Which burns more calories? Putting on a wet swim suit or wrestling a sports bra?
[space station]
me: *winks* let’s get astronaughty
her: seriously?
me: honestly, the only reason i became an astronaut was to say that
Twitter is like:
funny joke
funny joke
funny joke
HORRIFIC IMAGE YOU CAN NEVER UNSEE
funny joke
funny joke
angry guy who didn’t get the joke
[•[•[•[•[•[•[•_•]•]•]•]•]•]•] Lego guy gang comin right at u
I woke up this morning and my hair looked like a Beatles lyric.

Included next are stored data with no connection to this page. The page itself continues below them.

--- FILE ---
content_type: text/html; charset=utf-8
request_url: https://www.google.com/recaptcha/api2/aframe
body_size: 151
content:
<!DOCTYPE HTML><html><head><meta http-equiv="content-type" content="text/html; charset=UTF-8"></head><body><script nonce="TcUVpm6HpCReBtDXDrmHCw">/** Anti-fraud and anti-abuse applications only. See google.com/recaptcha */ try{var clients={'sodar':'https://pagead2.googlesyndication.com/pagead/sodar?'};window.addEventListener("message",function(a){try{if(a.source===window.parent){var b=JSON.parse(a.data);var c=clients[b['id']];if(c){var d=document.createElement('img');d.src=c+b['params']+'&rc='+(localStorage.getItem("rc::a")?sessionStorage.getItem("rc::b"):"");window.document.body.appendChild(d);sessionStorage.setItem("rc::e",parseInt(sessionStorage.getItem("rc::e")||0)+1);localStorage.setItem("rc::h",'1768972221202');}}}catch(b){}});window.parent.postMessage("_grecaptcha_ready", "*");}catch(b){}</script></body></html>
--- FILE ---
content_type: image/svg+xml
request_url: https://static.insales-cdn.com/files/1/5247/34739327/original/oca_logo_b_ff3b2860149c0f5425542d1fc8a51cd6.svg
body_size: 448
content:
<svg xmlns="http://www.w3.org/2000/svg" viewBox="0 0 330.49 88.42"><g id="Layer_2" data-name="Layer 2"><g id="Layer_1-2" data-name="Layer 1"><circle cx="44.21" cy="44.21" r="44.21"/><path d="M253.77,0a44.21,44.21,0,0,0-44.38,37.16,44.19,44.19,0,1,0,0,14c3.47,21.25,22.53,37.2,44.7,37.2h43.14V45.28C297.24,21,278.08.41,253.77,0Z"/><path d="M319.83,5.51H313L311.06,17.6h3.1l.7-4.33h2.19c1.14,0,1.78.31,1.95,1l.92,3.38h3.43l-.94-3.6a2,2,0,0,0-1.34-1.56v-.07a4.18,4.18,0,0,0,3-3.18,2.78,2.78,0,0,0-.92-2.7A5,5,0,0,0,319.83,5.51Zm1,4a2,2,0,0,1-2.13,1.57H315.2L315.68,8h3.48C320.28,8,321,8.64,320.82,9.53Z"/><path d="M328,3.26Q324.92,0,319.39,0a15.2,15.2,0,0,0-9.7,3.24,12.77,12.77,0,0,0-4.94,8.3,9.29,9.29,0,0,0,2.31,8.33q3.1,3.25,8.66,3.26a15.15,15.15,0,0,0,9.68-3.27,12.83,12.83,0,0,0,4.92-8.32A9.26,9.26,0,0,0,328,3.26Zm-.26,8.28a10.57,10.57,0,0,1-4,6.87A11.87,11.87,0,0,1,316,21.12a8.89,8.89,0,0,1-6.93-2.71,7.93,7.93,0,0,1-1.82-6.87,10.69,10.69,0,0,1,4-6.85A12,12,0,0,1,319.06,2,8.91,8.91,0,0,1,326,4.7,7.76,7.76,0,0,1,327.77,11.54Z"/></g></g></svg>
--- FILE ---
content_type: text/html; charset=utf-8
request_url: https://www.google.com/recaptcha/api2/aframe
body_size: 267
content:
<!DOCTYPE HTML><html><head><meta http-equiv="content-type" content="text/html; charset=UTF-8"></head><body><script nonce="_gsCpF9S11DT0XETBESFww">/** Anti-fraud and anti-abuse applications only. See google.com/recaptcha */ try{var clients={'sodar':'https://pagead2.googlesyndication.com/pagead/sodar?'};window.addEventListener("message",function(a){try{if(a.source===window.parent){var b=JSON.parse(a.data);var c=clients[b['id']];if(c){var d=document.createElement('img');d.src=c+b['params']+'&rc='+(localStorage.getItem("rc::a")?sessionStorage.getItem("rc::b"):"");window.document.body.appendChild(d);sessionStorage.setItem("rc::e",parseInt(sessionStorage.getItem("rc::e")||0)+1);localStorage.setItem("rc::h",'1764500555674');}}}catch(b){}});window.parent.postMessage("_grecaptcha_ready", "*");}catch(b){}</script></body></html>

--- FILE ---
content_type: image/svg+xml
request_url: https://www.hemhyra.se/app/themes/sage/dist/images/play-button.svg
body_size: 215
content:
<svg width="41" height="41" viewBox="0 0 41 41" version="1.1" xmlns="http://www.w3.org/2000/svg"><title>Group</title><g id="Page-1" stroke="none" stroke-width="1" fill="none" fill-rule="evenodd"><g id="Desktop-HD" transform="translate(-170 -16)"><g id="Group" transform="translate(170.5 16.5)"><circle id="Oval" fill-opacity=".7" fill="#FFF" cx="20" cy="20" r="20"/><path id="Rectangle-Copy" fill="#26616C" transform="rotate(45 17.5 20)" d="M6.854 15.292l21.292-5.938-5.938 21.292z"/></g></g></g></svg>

Here, there, and everywhere.
1day I’ll be thankful my daughter is an independent iron willed human w/an unrelenting strong voice,but not today, not in this grocery store
Me: ‘Can I offer you something to drink?’
Waiter: ‘I’m sorry?’
Me: ‘I know, it’s weird right? Now you try.’
OH AND JUST FYI…. THE BAGS UNDER MY EYES ARE LOUIS VUITTON
Can’t wait for Daylight Saving Time to end this weekend so the clock in my car will have the correct time.

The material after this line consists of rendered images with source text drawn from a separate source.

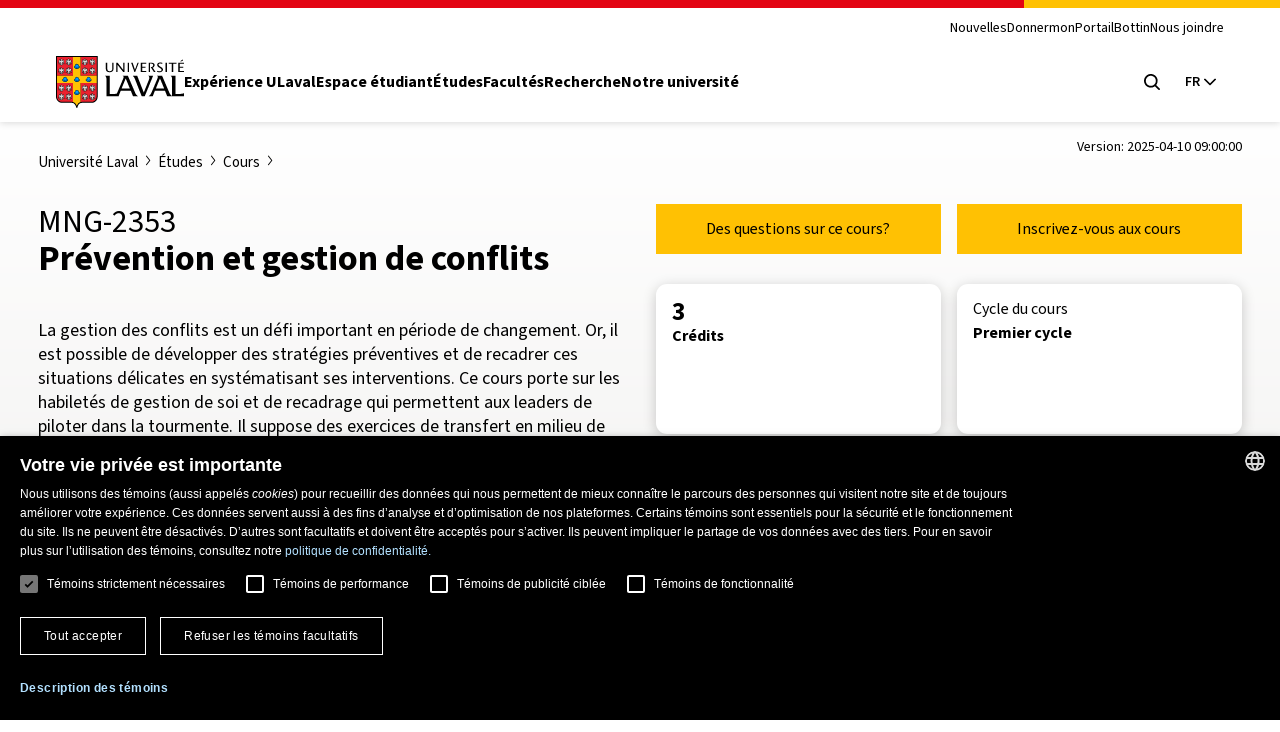

--- FILE ---
content_type: application/javascript
request_url: https://www.ulaval.ca/themes/ulaval_templates/assets/ulaval/js/custom-select-search.js?t9l0dp
body_size: 3370
content:
!function(e,t,s){t.behaviors.customSelectSearch={attach:function(t,c){s("customSelectSearch",".native-select--has-search",t).forEach((function(t){const s=e(t).parent(".custom-select"),c=s.children(".custom-select-header"),o=s.children(".custom-select-content"),n=o.children(".custom-select-options"),a=n.children("li"),i=e("<div />",{class:"custom-select-search-box",html:'<svg version="1.1" xmlns="http://www.w3.org/2000/svg" xmlns:xlink="http://www.w3.org/1999/xlink" x="0px" y="0px" width="32px" height="32px" viewBox="0 0 32 32" enable-background="new 0 0 32 32" xml:space="preserve"><path d="M29.811,31.546l-8.939-8.219c-2.193,1.746-4.965,2.801-7.981,2.801c-7.078,0-12.836-5.76-12.836-12.838  S5.812,0.454,12.89,0.454c7.079,0,12.837,5.758,12.837,12.836c0,2.925-0.994,5.617-2.646,7.778l8.867,8.151L29.811,31.546  L29.811,31.546z M12.89,3.611c-5.336,0-9.679,4.343-9.679,9.679c0,5.337,4.343,9.68,9.679,9.68c5.336,0,9.68-4.343,9.68-9.679  S18.227,3.611,12.89,3.611z"/></svg>'});i.prependTo(o);const l=e("<input />",{"aria-hidden":"true",class:"custom-select-search-input",placeholder:"Filtrer parmi les termes",type:"text"});l.appendTo(i);const r=e("<p />",{class:"custom-select-search-output hidden",html:"Aucune correspondance trouvée"});function u(t){t.stopPropagation(),e(".custom-select-search-input").val(""),e(".custom-select-options").removeClass("hidden"),e(".custom-select-options").children("li").removeClass("hidden"),e(".custom-select-search-output").addClass("hidden"),e(".custom-select-header").not(this).parent(".custom-select.active").each((function(){e(this).find(".custom-select-search-box .custom-select-search-input").attr("aria-hidden","true")})),e(this).siblings(".custom-select-content").find(".custom-select-search-box .custom-select-search-input").attr("aria-hidden",e(this).parent("custom-select").hasClass("active")?"false":"true"),e(this).parent(".custom-select").hasClass("active")?l.trigger("focus"):c.trigger("focus")}function d(){o.hide(),e(".custom-select-search-input").val(""),e(".custom-select-search-input").attr("aria-hidden","true"),e(".custom-select-options").removeClass("hidden"),e(".custom-select-options").children("li").removeClass("hidden"),e(".custom-select-search-output").addClass("hidden")}r.appendTo(o),c.on("click",u),c.on("keydown",(function(t){"Enter"===t.key||" "===t.key||"Spacebar"===t.key?(t.preventDefault(),u.call(this,t)):"Escape"!==t.key&&"Esc"!==t.key||e(this).parent(".custom-select").hasClass("active")&&u.call(this,t)})),l.on("click",(function(e){e.stopPropagation()})),l.on("keyup",(function(t){if(t.stopPropagation(),"Escape"===t.key||"Esc"===t.key)c.trigger("focus"),c.trigger("click");else{const t=e(this).val().toLowerCase().normalize("NFD").replace(/([\u0300-\u036f]|[^0-9a-zA-Z])/g,"");a.each((function(s,c){-1==e(c).text().toLowerCase().normalize("NFD").replace(/([\u0300-\u036f]|[^0-9a-zA-Z])/g,"").indexOf(t)?e(c).addClass("hidden"):e(c).removeClass("hidden")})),0==a.not(".hidden").length?(n.addClass("hidden"),r.removeClass("hidden")):(n.removeClass("hidden"),r.addClass("hidden"))}})),a.on("click",d),e(document).on("click",d)}))}}}(jQuery,Drupal,once,window);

dinosaurs are always described as “roaming” the earth which is patronizing as hell i bet they had places to go and important shit to do
People who go to the store and buy the single roll of toilet paper must not have an optimistic view of their life expectancy.
Watching drunk twins fight.
The similarities are staggering, and striking.

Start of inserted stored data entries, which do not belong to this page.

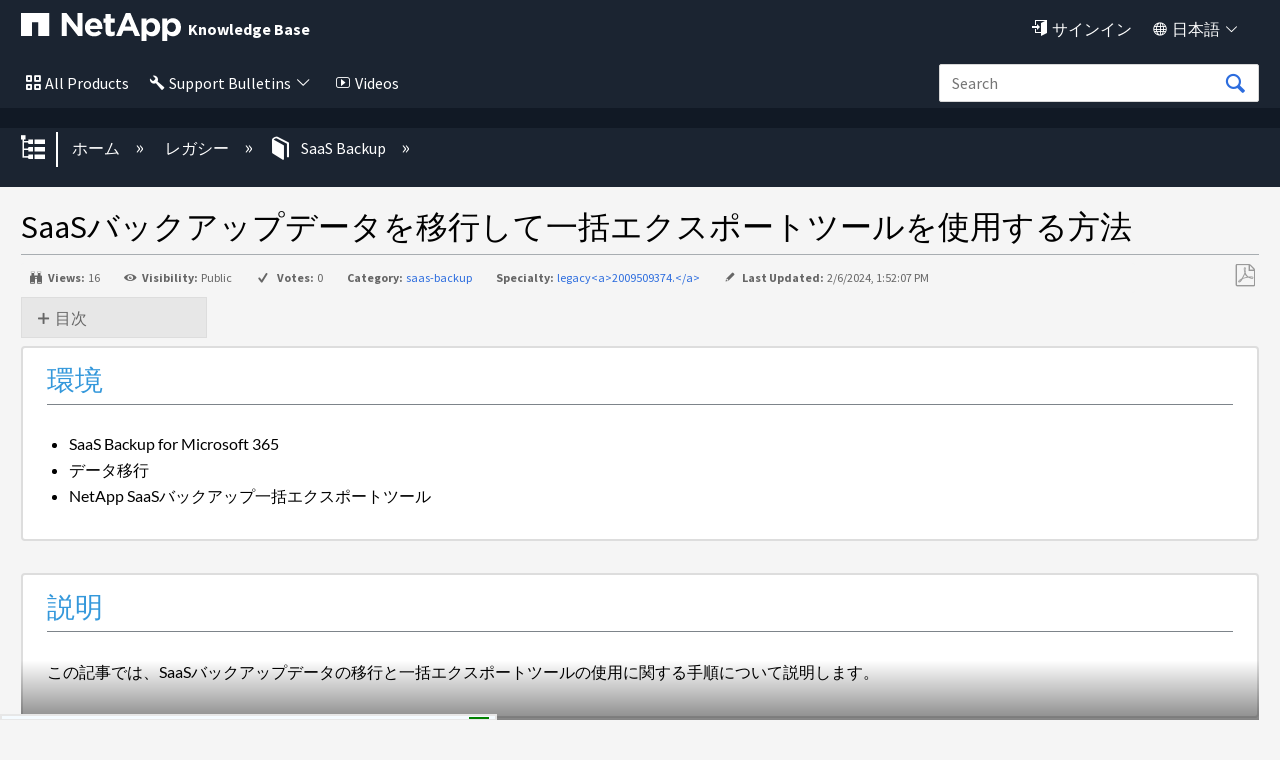

--- FILE ---
content_type: application/x-javascript;charset=utf-8
request_url: https://sometrics.netapp.com/id?d_visid_ver=5.5.0&d_fieldgroup=A&mcorgid=1D6F34B852784AA40A490D44%40AdobeOrg&mid=21377276023314568200418882614485023610&ts=1768941277327
body_size: -42
content:
{"mid":"21377276023314568200418882614485023610"}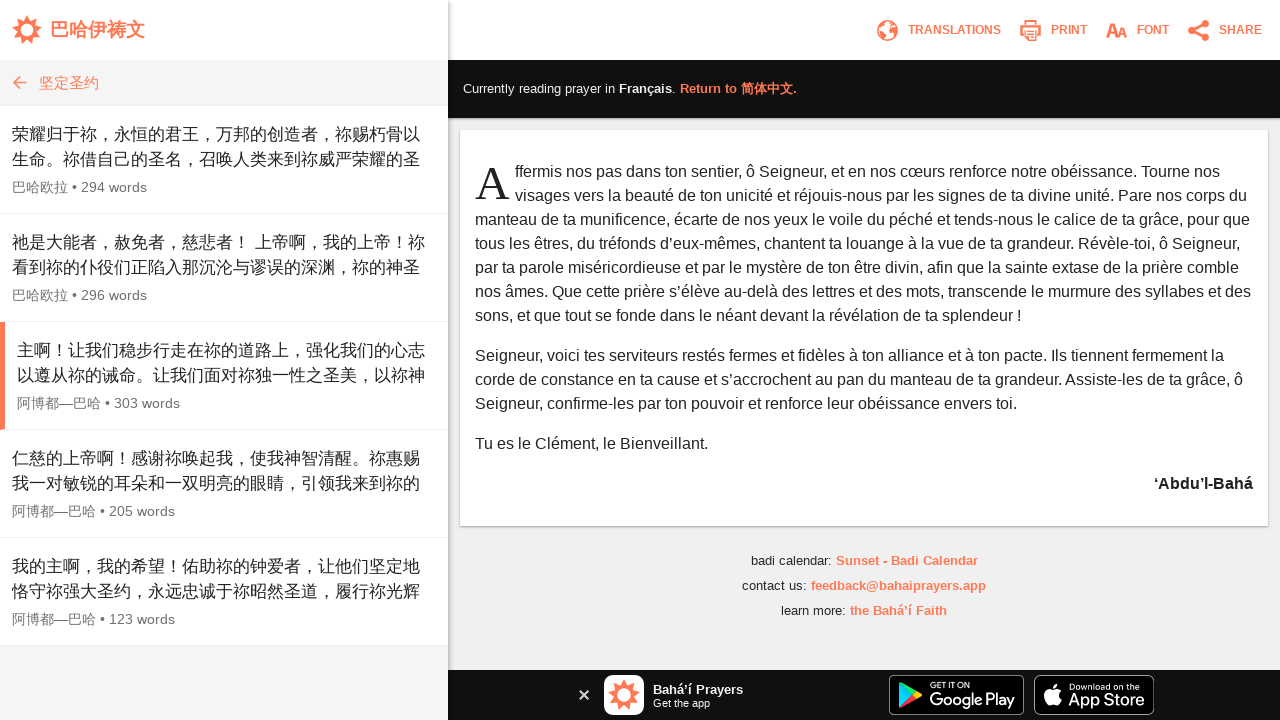

--- FILE ---
content_type: image/svg+xml
request_url: https://www.bahaiprayers.app/Images/overlay_back.svg?v=4felR5d9Va97ZDX52uWFtb-IpGMKUl1zwFpEayWiRek
body_size: -221
content:
<?xml version="1.0" encoding="utf-8"?>
<!-- Generator: Adobe Illustrator 16.0.3, SVG Export Plug-In . SVG Version: 6.00 Build 0)  -->
<!DOCTYPE svg PUBLIC "-//W3C//DTD SVG 1.1//EN" "http://www.w3.org/Graphics/SVG/1.1/DTD/svg11.dtd">
<svg version="1.1" id="back" xmlns="http://www.w3.org/2000/svg" xmlns:xlink="http://www.w3.org/1999/xlink" x="0px" y="0px"
	 width="30px" height="16px" viewBox="239.5 248.5 30 16" enable-background="new 239.5 248.5 30 16" xml:space="preserve">
<path fill="#FF7954" fill-opacity="0.85" d="M254.5,248.5l1.4,1.4l-5.601,5.6h12.2v2h-12.2l5.601,5.6l-1.4,1.4l-8-8L254.5,248.5z"/>
</svg>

My sense of smell has been gone ever since the, “smell this leftover ham” incident back in 2004.
Sex is like pizza, there’s NO reason it should ever involve vegetables
COP: Nobody on the main floor. Let’s check upsta–
GIRAFFE COP: Nobody upstairs
Every marriage has one person who throws things out, and a garbage-loving chaos goblin who says “But I was saving that!”
The dude at the airport parking lot turned on the heated steering wheel in our car we’ve owned for 2+ years and I have no idea how to turn it off. I didn’t even know we had a heated steering wheel.
Mom A at the park: We allow 1 hour of screen time a week
Mom B: We are a screen-free home
Me: My daughter named her new doll PBS Kids Dot Org
You can just put your own drawings up on the fridge. Nobody assumes an adult drew it so they’re always super impressed.
We need a new term for “avoid it like the plague” because apparently people don’t do that
Oracle: Beware the Ides of March
Caesar: I’m in danger?
O: Yah, but I meant in, like, 2k years the US will depend on the wisdom of ppl in FL
“my dad works at Nintendo”
“No he doesn’t ur such a liar”
*Donkey Kong walks in & takes off his hat & coat*
“Hey sport, good day at school?”
“Struggling with insomnia” sounds like you’re just trying to help insomnia put on its coat and it won’t stop waving its arms around.
I’m clumsy but there are upsides. For example if I finish my chips and I’m sad there’s no more chips, I look in my lap and I always find chips.
In horror flicks, people say “hello?” when they hear something like a voice is going to reply, “oh hey, it’s me, the murderer.”